Anglo Pacific "positive" about feasibility study for Salamanca mining project
Updated : 17:24
Natural resource company Anglo Pacific was "positive" about the definitive feasibility study (DFS) from Berkeley Energia on its mining project in Salamanca, Spain.
The Salamanca mining project is located in a historic uranium mining area in western Spain.
The DFS reported that the mine is capable of producing an average saleable production of 4.4m pounds of uranium per annum over 10 years of steady state production, or an average of 3.5 million pounds of uranium per year over a 14-year mine life.
The company said that this was “significantly higher” than the rate of production it assumed when the company bought the royalty in 2009, due to the increase in resource found in the past 12 months by Berkeley Energia.
First production of royalty income for the company is expected in 2018.

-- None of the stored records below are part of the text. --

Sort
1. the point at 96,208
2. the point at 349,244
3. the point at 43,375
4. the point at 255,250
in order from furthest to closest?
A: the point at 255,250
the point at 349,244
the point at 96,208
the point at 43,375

In December 2009, Anglo Pacific acquired a 1% net smelter return (NSR) royalty for production from Berkeley Energia's Spanish and Portuguese assets for A$4.1m. Anglo Pacific also holds 30.3m Berkeley Energia ordinary shares.
"We are encouraged by the timely release of this positive DFS," chief executive Julian Treger said.
“Based on Berkeley's long-term contracted uranium price assumptions, the project should generate average gross annual sales revenue of approximately $180m. Anglo Pacific has a 1% NSR royalty based on the revenues received by Berkeley. We look forward to Berkeley's progress in bringing this exciting project into production."
The company said its aim is to develop a diverse international royalty company with a portfolio centred on base metals and bulk materials, which focus on accelerating income growth through acquiring royalties on projects that are cash flow generating or are expected to be within the next 24 months.
It also said its policy is to pay a substantial portion of these royalties to shareholders as dividends.
Shares in Anglo Pacific were up 4.41% to 88.75p at 1647 BST.